La commande \includegraphics qui est définie dans le package graphicx[35] permet d'appliquer de nombreuses transformations (rotations, mises à l'échelle, etc.) à l'image au moment de son insertion avec une syntaxe du type \includegraphics[...,angle=45,...]{nom_du_fichier}[36].
La commande \includegraphics produit une boîte. À vous de la mettre dans un environnement figure si vous le jugez utile (la majorité des cas a priori).
Note préliminaire : sauf erreur, tous les programmes présentés dans cette section (comme dans le reste du document, d'ailleurs) sont des logiciels libres.
Il fut un temps où pdfTeX n'existait pas, et tout le monde transformait son fichier .tex en .ps (PostScript) en passant par le format DVI (.dvi). Il fallait alors avoir toutes ses figures et images au format EPS, ce qui n'était pas forcément évident en dehors du monde Unix. Aujourd'hui, les formats d'images supportés par pdfTeX et dvipdfm(x)[37] sont plus variés et pour la plupart largement utilisés en dehors du monde TeX, ce qui fait qu'il n'y a plus vraiment difficulté à ce niveau-là. Il n'en reste pas moins que les logiciels développés depuis les années 1990 en lien plus ou moins étroit avec le monde TeX pour permettre la création de figures, schémas et graphiques, sont toujours là et, pour certains d'entre eux, toujours très intéressants.
Afin de dissiper tout malentendu, si vous utilisez pdfTeX en mode PDF[38] ou dvipdfm(x) et avez votre image
au format JPEG, PNG ou PDF, il n'y a aucun problème : vous pouvez l'inclure
directement (par exemple, le logiciel libre Inkscape est excellent pour travailler
avec les images vectorielles, et Gimp pour les images bitmap). La
plupart des programmes mentionnés ci-dessous sont des logiciels libres
permettant de créer des figures, schémas ou autres en lien avec TeX, dans
certains cas directement depuis le fichier .tex, dans d'autres cas
en passant par des fichiers externes.
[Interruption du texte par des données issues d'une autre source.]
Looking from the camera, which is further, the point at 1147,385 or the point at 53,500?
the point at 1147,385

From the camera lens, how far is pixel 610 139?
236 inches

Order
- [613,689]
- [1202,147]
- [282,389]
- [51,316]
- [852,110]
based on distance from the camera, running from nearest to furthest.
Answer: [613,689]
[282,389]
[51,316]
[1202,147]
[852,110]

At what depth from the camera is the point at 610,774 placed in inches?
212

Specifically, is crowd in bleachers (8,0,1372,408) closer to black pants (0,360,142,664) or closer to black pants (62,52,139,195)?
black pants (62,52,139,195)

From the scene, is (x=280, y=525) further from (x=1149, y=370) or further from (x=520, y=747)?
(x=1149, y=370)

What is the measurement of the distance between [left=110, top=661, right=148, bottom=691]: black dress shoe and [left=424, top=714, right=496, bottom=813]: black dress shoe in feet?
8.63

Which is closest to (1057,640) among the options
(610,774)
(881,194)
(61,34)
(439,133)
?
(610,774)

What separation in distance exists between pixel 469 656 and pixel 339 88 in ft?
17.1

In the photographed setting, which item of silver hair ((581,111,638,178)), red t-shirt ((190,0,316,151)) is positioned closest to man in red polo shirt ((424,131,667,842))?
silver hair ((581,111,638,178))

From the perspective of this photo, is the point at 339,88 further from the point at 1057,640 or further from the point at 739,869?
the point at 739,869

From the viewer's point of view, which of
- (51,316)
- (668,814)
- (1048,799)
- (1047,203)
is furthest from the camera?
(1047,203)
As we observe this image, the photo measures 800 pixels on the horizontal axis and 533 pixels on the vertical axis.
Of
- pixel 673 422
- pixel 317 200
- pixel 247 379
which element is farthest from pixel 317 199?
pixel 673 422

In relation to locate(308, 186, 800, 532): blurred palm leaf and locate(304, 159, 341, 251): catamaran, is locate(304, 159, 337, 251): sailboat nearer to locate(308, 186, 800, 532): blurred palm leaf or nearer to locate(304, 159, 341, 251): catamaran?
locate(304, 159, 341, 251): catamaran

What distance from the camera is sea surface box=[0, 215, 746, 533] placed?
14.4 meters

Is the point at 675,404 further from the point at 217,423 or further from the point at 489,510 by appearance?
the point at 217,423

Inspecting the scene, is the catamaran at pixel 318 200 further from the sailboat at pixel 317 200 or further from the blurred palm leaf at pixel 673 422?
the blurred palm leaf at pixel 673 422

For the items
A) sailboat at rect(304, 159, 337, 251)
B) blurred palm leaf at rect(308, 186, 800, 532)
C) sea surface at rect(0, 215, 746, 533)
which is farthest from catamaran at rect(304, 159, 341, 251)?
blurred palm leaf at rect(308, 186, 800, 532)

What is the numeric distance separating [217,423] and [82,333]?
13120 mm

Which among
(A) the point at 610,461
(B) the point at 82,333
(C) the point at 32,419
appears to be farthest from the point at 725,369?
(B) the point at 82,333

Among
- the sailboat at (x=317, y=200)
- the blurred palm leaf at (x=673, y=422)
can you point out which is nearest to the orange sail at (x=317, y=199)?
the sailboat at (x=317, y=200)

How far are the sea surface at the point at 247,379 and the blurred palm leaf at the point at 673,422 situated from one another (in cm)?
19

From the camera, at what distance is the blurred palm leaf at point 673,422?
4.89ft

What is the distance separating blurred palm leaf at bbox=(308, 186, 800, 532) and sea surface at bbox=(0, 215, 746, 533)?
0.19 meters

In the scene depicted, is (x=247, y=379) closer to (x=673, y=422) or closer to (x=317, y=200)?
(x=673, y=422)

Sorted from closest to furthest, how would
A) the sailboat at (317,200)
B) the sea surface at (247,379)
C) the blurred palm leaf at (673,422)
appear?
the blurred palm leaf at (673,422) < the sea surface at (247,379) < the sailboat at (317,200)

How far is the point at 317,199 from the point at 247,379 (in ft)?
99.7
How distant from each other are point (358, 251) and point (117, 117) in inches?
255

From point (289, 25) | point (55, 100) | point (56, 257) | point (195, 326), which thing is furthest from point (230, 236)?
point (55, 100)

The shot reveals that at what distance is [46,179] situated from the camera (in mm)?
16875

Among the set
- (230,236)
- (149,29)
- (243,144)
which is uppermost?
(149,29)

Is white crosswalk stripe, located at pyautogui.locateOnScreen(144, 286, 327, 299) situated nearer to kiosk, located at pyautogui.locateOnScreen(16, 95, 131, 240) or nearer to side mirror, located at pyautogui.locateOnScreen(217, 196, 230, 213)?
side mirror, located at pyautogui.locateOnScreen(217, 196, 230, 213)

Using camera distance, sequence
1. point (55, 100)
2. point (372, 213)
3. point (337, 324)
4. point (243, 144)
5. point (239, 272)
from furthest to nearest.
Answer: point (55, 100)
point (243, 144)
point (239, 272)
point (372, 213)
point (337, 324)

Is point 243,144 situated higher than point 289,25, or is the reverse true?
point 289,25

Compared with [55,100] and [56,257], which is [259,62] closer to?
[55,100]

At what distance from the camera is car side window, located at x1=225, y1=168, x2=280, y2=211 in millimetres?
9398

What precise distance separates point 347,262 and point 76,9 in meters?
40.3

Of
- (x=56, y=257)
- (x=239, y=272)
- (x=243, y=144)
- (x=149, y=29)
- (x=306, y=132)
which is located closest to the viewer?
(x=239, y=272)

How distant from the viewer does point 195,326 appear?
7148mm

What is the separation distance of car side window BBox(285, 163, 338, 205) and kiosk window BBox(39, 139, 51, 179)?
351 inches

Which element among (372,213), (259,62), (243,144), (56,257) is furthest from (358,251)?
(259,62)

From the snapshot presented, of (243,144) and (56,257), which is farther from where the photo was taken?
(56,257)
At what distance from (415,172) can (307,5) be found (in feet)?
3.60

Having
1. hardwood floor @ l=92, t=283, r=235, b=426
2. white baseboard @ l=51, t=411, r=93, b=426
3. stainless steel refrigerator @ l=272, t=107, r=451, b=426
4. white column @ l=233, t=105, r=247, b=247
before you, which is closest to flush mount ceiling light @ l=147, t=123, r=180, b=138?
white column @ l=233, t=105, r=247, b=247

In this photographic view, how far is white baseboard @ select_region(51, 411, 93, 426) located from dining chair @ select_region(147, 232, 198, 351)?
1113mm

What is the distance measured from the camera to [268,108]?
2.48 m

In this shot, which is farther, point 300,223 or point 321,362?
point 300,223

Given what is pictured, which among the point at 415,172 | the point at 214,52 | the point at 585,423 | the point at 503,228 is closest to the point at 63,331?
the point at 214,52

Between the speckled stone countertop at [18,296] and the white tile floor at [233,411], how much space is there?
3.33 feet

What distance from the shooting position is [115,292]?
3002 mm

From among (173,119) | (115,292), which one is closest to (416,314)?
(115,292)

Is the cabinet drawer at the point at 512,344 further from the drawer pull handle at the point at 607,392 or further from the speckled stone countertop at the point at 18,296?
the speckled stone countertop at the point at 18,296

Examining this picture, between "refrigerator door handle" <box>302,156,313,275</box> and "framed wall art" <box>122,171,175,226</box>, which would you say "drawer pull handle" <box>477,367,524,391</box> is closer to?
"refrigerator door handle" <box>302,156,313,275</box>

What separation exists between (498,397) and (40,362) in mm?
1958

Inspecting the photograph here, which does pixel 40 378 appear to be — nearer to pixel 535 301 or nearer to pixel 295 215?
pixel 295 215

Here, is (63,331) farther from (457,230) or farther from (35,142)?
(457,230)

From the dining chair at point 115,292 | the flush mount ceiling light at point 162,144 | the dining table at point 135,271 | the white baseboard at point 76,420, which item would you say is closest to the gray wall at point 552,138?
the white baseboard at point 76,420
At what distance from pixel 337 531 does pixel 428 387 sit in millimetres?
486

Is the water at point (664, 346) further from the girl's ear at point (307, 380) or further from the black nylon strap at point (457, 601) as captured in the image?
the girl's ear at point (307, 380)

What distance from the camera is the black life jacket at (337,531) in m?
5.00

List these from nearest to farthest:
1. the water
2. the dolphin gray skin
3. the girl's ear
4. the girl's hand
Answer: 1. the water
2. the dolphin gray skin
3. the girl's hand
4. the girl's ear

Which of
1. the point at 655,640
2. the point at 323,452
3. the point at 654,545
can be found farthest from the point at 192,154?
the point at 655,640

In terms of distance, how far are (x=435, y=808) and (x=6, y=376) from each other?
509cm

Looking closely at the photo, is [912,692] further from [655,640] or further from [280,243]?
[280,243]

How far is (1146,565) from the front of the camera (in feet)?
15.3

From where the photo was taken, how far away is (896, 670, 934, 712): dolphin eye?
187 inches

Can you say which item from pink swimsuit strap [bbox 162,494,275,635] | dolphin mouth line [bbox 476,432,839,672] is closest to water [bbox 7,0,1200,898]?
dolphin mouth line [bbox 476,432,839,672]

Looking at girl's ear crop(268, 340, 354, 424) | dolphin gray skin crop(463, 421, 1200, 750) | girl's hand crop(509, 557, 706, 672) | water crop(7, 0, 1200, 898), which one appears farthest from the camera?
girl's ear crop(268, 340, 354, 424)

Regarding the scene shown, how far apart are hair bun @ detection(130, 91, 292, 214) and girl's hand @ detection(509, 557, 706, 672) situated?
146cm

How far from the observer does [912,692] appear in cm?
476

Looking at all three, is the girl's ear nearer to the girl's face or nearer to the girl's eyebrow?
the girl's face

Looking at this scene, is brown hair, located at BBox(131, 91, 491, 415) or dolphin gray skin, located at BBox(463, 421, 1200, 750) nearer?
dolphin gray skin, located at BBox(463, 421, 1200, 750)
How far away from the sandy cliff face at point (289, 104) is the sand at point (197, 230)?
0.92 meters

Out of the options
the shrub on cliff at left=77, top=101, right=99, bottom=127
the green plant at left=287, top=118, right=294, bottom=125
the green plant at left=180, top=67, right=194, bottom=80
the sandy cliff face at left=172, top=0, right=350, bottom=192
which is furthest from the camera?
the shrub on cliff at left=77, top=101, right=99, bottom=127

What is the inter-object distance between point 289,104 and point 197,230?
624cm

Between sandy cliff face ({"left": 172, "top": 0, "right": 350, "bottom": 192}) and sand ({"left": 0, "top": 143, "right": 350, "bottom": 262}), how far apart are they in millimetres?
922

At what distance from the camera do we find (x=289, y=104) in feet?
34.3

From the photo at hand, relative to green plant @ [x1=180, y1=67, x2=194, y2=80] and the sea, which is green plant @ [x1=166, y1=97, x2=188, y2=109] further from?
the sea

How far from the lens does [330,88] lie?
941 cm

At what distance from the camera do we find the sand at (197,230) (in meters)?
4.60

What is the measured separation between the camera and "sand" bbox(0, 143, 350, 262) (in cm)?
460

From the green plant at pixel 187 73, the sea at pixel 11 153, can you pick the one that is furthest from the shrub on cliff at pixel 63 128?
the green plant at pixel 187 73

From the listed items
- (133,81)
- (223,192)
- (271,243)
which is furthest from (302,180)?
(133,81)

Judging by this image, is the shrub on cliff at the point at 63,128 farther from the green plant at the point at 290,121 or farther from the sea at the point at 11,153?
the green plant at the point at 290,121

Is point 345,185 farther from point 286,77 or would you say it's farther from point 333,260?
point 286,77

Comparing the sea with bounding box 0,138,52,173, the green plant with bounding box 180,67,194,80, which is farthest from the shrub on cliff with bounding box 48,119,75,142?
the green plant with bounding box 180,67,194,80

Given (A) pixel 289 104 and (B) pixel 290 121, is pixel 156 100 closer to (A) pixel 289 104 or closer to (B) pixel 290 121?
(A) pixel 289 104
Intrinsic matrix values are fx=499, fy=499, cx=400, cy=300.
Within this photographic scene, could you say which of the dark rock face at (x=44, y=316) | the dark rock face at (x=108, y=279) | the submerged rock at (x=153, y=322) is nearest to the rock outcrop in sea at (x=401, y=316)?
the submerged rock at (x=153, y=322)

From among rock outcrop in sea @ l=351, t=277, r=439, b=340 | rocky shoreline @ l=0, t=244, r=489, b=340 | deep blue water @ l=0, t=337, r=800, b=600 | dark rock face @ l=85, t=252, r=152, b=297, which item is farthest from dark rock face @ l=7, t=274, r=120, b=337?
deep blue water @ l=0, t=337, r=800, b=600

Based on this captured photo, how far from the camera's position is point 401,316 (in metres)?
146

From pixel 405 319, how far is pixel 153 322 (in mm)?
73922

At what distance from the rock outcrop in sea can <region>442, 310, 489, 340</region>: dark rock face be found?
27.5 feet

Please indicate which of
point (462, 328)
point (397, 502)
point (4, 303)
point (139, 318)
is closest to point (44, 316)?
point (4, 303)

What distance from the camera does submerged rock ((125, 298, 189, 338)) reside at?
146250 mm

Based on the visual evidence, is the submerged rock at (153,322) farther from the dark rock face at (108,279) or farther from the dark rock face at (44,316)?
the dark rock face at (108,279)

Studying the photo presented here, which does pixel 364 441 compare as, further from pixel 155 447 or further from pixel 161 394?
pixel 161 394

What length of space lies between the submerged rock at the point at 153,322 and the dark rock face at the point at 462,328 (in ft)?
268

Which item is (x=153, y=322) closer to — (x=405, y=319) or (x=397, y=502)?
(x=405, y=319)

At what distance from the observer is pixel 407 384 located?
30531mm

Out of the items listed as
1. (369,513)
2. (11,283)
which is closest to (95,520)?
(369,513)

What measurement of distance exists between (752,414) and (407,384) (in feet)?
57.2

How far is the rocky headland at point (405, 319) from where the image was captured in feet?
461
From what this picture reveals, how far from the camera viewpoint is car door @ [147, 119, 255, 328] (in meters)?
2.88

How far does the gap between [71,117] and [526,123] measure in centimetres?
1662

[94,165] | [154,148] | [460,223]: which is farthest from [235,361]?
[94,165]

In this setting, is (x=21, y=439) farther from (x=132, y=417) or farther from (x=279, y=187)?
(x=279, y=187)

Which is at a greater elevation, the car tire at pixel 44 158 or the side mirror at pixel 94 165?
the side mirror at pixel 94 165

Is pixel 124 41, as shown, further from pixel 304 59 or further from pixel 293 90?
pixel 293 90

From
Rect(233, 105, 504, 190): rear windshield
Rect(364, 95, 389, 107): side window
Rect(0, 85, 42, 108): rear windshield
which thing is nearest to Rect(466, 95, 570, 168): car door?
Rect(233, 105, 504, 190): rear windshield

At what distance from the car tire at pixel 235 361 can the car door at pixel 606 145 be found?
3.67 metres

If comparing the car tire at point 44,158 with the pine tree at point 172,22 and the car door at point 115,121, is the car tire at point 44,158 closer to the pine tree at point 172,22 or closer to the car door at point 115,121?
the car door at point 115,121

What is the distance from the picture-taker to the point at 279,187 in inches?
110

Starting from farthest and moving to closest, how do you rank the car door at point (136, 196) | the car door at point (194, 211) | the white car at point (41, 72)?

Au minimum MetaPost, TikZ,
matplotlib et PSTricks permettent d'inclure des portions de texte
(éventuellement des formules mathématiques) rendues avec TeX. Ceci permet
d'avoir des figures en harmonie avec le reste du document, notamment au niveau
des polices de caractères.
Un de ces programmes que je trouve particulièrement intéressant est MetaPost,
une adaptation de METAFONT permettant de générer des images EPS, PNG ou SVG
(voir Customizing Run-Time Behavior dans le manuel de
MetaPost, notamment le paramètre outputformat). Pour
créer une figure avec MetaPost, il faut programmer dans son langage. Aïe,
dirons certains... Cependant, ce language est assez bien conçu et permet
aisément de décrire des figures complexes telles que des fractales, en laissant
MetaPost calculer la position des divers éléments d'après une description très
géométrique, logique, de la figure. Ainsi, une modification de constante se
répercute automatiquement sur toute la figure si nécessaire ; on n'a pas besoin
de faire soi-même les calculs pour que telle droite soit perpendiculaire à
telle autre, tel point situé aux deux tiers de tel segment, etc. On peut
décrire la figure de manière « symbolique », on règle les constantes et
MetaPost se charge des calculs.
Par exemple, pour définir H comme le point d'intersection des hauteurs issues de A et B dans le triangle ABC (autrement dit l'orthocentre de ce triangle), il suffit d'écrire, en notant respectivement a, b, c et h les couples (x,y) de coordonnées des points A, B, C et H dans le repère implicite utilisé par MetaPost :
pair h;
(h-a) dotprod (c-b) = 0;
(h-b) dotprod (c-a) = 0;
(notez que dotprod signifie dot product et correspond donc au produit scalaire de deux vecteurs). Du moment que suffisamment de relations ont été données à MetaPost pour lui permettre de « connaître » a, b et c, ces trois lignes sont suffisantes pour déterminer les coordonnées de l'orthocentre du triangle.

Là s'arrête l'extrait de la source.